In the mid-70s, An Indian anthropologist from Germany Mr. Jyotindra Jain was visiting Ahmedabad as he was appointed as an advisor in a new museum project. A local interior display designer Mr. Surendra Patel was hired to design the proposed museum’s interior.
Both were on a tour to Gujarat inquiring, buying, and collecting ancient artifacts. In one such tour Mr. Patel saw some classic brass, bronze, and copper being sold as scrap. On inquiring he found that the owners didn’t want them anymore in favour of the modern stainless steel vessels. Also, brass, bronze, and copper alloys were fetching rather a high price in those days, so the owners were encashing what they had inherited from their ancestors for some money.
He felt that those vessels had stories to tell for the generations to come. Stories of how their ancestors lived, how they cooked, and how they fed their families, and fellow citizens. He felt compassion for those artistic and classic alloy utensils and offered to buy them from the scrap collectors and from the metal factories. He spent a phenomenal amount but collected a large number of beautiful metal artifacts and vessels.

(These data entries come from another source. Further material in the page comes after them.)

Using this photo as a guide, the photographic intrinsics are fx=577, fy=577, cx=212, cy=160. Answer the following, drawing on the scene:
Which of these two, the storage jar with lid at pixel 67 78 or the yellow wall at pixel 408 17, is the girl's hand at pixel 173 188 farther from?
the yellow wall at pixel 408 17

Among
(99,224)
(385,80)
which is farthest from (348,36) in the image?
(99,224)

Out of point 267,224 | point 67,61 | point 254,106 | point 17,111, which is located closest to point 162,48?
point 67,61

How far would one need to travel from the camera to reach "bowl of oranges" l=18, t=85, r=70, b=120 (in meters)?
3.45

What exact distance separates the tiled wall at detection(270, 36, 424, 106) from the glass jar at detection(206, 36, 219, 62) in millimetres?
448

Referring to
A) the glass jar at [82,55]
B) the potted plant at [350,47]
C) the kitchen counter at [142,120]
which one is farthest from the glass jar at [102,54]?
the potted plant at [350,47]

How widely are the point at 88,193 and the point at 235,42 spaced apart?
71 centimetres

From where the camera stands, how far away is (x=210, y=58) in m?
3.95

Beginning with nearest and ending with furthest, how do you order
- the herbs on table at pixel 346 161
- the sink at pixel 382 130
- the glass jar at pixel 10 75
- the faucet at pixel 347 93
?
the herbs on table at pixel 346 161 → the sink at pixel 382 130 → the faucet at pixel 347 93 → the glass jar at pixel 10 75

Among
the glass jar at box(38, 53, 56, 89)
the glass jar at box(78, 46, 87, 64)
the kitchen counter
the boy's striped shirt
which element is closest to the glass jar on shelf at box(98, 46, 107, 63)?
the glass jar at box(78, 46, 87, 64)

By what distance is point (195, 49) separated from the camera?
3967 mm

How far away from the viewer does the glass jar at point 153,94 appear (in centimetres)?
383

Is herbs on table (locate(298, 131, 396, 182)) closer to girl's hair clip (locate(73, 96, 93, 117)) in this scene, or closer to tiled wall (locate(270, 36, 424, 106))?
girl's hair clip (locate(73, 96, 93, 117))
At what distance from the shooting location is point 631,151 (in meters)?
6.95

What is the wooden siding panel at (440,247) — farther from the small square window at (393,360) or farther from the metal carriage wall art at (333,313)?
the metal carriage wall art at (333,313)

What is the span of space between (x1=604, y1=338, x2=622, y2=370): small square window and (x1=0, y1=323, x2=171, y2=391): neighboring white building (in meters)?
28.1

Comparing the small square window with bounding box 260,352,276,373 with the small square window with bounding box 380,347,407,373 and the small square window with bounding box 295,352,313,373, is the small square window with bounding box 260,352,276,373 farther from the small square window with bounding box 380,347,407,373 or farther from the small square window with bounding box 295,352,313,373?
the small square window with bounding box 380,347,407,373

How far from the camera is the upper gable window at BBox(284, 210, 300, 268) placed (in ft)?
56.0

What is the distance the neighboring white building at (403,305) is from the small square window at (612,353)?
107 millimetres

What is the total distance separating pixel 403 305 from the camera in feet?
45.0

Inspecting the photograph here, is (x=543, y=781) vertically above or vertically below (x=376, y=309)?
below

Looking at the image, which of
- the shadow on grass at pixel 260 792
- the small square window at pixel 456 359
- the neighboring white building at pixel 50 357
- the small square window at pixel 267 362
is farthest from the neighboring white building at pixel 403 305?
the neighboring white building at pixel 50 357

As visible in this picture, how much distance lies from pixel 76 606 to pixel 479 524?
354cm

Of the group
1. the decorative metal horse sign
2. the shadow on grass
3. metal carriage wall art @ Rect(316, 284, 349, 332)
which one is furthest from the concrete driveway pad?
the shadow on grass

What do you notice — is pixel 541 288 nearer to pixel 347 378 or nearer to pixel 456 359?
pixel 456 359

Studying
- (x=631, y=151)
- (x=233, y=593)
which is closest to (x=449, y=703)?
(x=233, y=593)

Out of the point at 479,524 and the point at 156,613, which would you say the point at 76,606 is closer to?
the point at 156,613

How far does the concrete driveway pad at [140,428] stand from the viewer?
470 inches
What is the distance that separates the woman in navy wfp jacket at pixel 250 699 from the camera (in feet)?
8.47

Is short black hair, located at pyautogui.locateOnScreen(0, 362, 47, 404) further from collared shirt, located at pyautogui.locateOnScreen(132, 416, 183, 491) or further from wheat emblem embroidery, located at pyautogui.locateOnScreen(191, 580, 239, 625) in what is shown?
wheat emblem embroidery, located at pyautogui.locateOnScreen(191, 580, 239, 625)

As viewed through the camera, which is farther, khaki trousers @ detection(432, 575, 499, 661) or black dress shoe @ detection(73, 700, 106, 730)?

He told Mr. Jain that he would like to create a museum from those artifacts. Mr. Jain even cautioned him that the enthusiasm looks promising in the beginning but it’s not easy to establish and run a museum, and the enthusiasm could fade with time. However that caution did not deter Mr. Patel from collecting more and more such artifacts, and after three years of establishing the famous Vishalla he finally inaugurated the VECHAAR Museum – Vishalla Environmental Center for Heritage of Art, Architecture, and Research.
Mr Patel assured that the museum provides the visitors an experience of being close to nature and to the ancestral roots. The museum building was designed in vernacular Gujarati style amidst lush green surroundings of Vishalla. Both – the Vishalla premises and VECHAAR museum gives the visitor a feeling of being a part of a beautiful natural environment of rural ethnic Gujarat.
Since beginning the museum has seen impressive growth. Started with a few classic utensils it has grown to house more than 6000 rare utensils and artifacts made of steel, wood, brass, copper, bronze, clay, silver, and also gold. It is the first of its kind in the entire nation.
It has utensils from as small as a one-inch spoon, to as large as cooking pens with seven feet diameter. It has thousands of pots, kalash, surahi, and also locks of various sizes and shapes. The age of some of them can be counted in centuries.
With a view to give the visitors a feeling of not being in a museum, but to let them feel a part of the culture, and the history those vessels tell, Mr Patel didn’t make provision of a glass partition between the viewer and what is to be viewed. The concept actually has worked well and provides that feeling of being a part of history.
The environment is of course lush green, and natural, the beautiful Shiva temple in the forecourt gives it a touch of divinity. Lord Shiva is called Tryambakeshvar Mahadev. The Vishalla team offers regular puja rites to the lord. The alloy mask occasionally placed on the Shivalingam is also one and a half-century old, which Mr Patel has found in Nadiad.
Mr. Patel is truly blessed to have two everlasting credits to his name for the service of Ahmedabad, the city he believes is blessed. He managed to make two wonderful value additions to it. Like the famous heritage tour, VECHAAR museum also can take us to the glorious past of Gujarat.
Visiting VECHAAR can serve three purposes in one journey. We can have a great experience combined with a most delicious meal, we can visit an art exhibition organized at the Vishalla Art Gallery, and also visit the museum.
It’s a place we must take our children. It’s a place we must spend our day. Even though being within the urban borders of the fifth largest city in India, it takes us to the very indigenous Gujarat. Mr. Jyotindra Jain must be proud of his mentoring to Mr. Surendra Patel seeing the way the museum has grown.
Do come here. A one and only such museum is calling you with your loved ones.